World-Is-ChangingBut lately I’ve started to have a creeping feeling that this once scrappy and exciting arena of start-ups is starting to get, well, self-obsessed. It seems like every other blog post I read or discussion I get into the idea of doing work that “matters” comes up. If you’re going to build a company that lasts you’ve got to focus on “changing the world,” scream the new experts in startups and business literature. Go big or go home! Build a culture that helps people transcend the basic needs and find self-actualization and purpose!

“Wait,” you may think. “Isn’t that good advice? Don’t you want people trying to change the world? Daring to do bold things?”

My answer would be, “It depends.” The issue I take isn’t with the idea as much as it is the broad and exclusive application of and the assumptions these statements make. Let me state my points:

  • It seems very self-congratulatory. So often when I hear people talk of how their company is going to change the world, it comes across to me more as a marketing ploy or ego boost than an earnest passion. As if they are trying really hard to be bigger than they really are so people will buy their widget or come work for them. Are they trying to convince me or themselves? Or perhaps they just needed more hugs from daddy. 
  • “Changing the world” is almost meaningless. By definition, when I wake up every day I change the world. Every decision I make, person I interact with, circumstance I’m in, things I create/destroy, etc. is a change to the world we’re in. So what does it mean to “change the world” anyway? Personally I believe saying you’re trying to change the world is just lazy. Lazy because it’s easier to say that than it is to solve a specific problem and be o.k. that solving this problem alone isn’t giving the world an overhaul but it is no less worth doing anyway. 
  • Not all businesses need to be built to change the world to be successful. There are countless companies begun by motivated, smart people that weren’t out to do anything to the world other than make their way in it. There was an idea, a desire and a willingness to work for the dream of accomplishment on its own merit. And what do you know? Some of them actually did change the world. 
  • It assumes that people find self-actualization or purpose because of work. Now, I get that we spend most of our lives at work so we should try to do what we love. But when I hear people almost piously talking about building companies and cultures that help people feel like they have purpose, I have to wonder if they’re deluded or just plain arrogant. Sure, maybe there are organizations that are doing work that by its nature is derived from deep purpose. But most organizations are doing things that aren’t like that. I’m not saying people’s work is without purpose. I’m questioning if they find purpose because of work vs. finding purpose and then applying it to their work. And if someone did base their purpose on their work I think they are standing on a very shaky foundation. (Which, ironically, would be bad for the team they’re a part of.) 
  • It completely deludes most people. All the zealous screams for doing work that really, really matters and changes the world is closely akin to the ridiculous statement we’ve all heard people tell their kids. “You can do anything you set your mind to, honey.” The problem is that it isn’t true. You can’t do anything you set your mind to. If so, someone would be Superman by now. I really want laser vision and steel skin. Not gonna happen. Similarly, when you elevate the definition of work that “matters” to meaning it must have some legacy leaving impact that will be remembered in the books of history, you have at the same time just told 99.9% of the people listening to you that they can’t do work that matters. And make no mistake, that is the message that is coming through. Which brings me to my final point…
  • It totally demeans most of humanity. There was a time not long ago when we honored anyone who supported their family by dependably working at something that added any value to society. It didn’t matter if they were the CEO of a large company, an entrepreneur, a missionary or a janitor at the local elementary school. There was honor and dignity in diligent work. (Notice I didn’t say that all were equally rewarded or admired.) So along with my previous point, raising the definition of meaningful work to be history book worthy insults the mass majority of people who will never achieve that level of results. Not to mention it ironically dooms many of the very people pitching this idea to never achieving anything “meaningful.”

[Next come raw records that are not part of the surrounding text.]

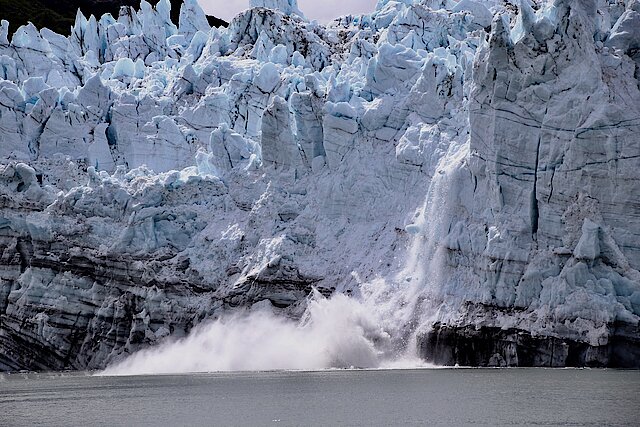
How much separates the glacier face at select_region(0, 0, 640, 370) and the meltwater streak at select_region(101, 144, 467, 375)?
0.16 m

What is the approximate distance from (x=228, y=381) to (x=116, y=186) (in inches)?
537

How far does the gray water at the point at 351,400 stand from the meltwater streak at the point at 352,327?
7.28ft

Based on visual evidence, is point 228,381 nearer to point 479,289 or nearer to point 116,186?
point 479,289

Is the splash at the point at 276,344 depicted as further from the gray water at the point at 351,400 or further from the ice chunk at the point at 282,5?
the ice chunk at the point at 282,5

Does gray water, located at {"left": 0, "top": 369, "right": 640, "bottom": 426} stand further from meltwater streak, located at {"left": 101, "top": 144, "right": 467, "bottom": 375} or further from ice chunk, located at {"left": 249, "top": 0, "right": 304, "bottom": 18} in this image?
ice chunk, located at {"left": 249, "top": 0, "right": 304, "bottom": 18}

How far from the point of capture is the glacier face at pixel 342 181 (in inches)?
1350

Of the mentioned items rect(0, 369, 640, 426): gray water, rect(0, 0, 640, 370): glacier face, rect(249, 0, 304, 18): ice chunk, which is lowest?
rect(0, 369, 640, 426): gray water

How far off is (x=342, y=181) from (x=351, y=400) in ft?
55.6

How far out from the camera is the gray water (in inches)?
884

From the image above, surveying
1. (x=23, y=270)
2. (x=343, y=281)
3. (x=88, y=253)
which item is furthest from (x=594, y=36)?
(x=23, y=270)

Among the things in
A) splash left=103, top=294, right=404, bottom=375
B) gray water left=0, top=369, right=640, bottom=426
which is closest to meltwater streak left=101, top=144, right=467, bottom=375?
splash left=103, top=294, right=404, bottom=375

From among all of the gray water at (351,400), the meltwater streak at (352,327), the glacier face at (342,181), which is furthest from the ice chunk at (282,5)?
the gray water at (351,400)

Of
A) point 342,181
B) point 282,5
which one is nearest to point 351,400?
point 342,181

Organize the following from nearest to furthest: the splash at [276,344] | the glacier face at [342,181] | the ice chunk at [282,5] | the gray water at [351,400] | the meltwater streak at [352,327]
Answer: the gray water at [351,400], the glacier face at [342,181], the meltwater streak at [352,327], the splash at [276,344], the ice chunk at [282,5]
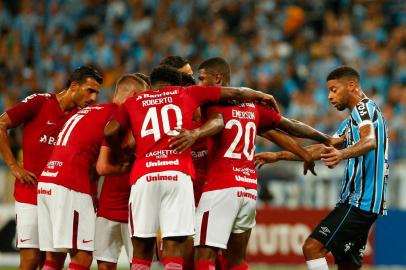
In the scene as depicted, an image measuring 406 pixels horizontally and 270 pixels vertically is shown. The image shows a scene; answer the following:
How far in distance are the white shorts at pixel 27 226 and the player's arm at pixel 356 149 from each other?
123 inches

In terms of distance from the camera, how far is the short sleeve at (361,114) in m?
9.45

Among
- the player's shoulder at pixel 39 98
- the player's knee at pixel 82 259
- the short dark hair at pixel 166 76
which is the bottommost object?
the player's knee at pixel 82 259

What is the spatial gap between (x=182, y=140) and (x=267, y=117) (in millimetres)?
1207

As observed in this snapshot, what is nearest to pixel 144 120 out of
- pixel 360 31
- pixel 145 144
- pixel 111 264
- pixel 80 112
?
pixel 145 144

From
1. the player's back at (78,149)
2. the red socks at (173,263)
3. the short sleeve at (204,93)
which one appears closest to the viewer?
the red socks at (173,263)

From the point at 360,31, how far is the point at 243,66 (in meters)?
2.72

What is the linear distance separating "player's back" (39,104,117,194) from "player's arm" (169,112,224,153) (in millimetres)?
1284

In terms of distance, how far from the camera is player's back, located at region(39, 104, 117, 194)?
9.62 m

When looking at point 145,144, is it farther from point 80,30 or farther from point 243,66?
point 80,30

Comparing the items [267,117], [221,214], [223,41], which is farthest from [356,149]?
[223,41]

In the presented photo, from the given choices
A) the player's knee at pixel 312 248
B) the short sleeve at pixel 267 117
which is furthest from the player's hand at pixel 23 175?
the player's knee at pixel 312 248

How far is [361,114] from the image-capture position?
9.54 m

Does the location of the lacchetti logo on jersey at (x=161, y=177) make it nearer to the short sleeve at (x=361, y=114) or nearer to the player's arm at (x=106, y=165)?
the player's arm at (x=106, y=165)

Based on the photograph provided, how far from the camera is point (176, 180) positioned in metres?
8.74
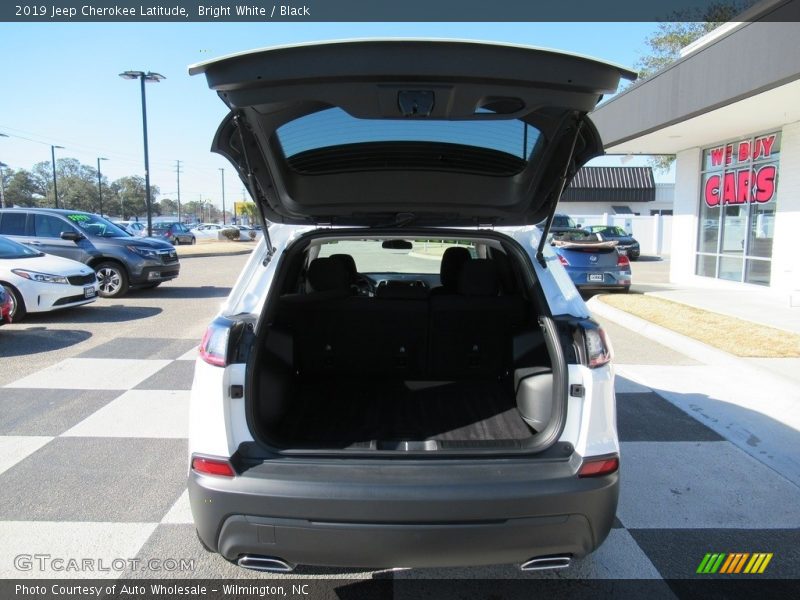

And this didn’t make the list because frankly I have no idea how to expound on it yet or if it makes sense. But a phrase came to me as I thought about this issue the other day and I haven’t been able to shake it. “If everyone is out to change the world, how can we know what the change should be since there is no one living in the world that exists now?”

Many people will likely say I’m misinterpreting or twisting what is being taught, and it may not be the well-intentioned aim of those giving this advice. But results, not intent, is the measure of value. And the results I see are people that get so caught up in trying to achieve some level of transcendence in their work that they are never able to really just be happy. I see companies that are building relatively mundane products and services burn out (or at least look ridiculous) because they stretch so hard to make their business seem like it is fundamental to the human story. Why not just build your relatively mundane company on great values, make a great living (or sell for a large amount) and let your impact not be on the world at large but on the people you get a chance to interact with? Make the lives of others richer and help them reach their goals while you build a financially prosperous company. That may not be remembered by the world but it will certainly have a long range impact.

Or what about being a dad? If I raise kids that are strong, productive and valiant men and women…have I not changed the world for the better?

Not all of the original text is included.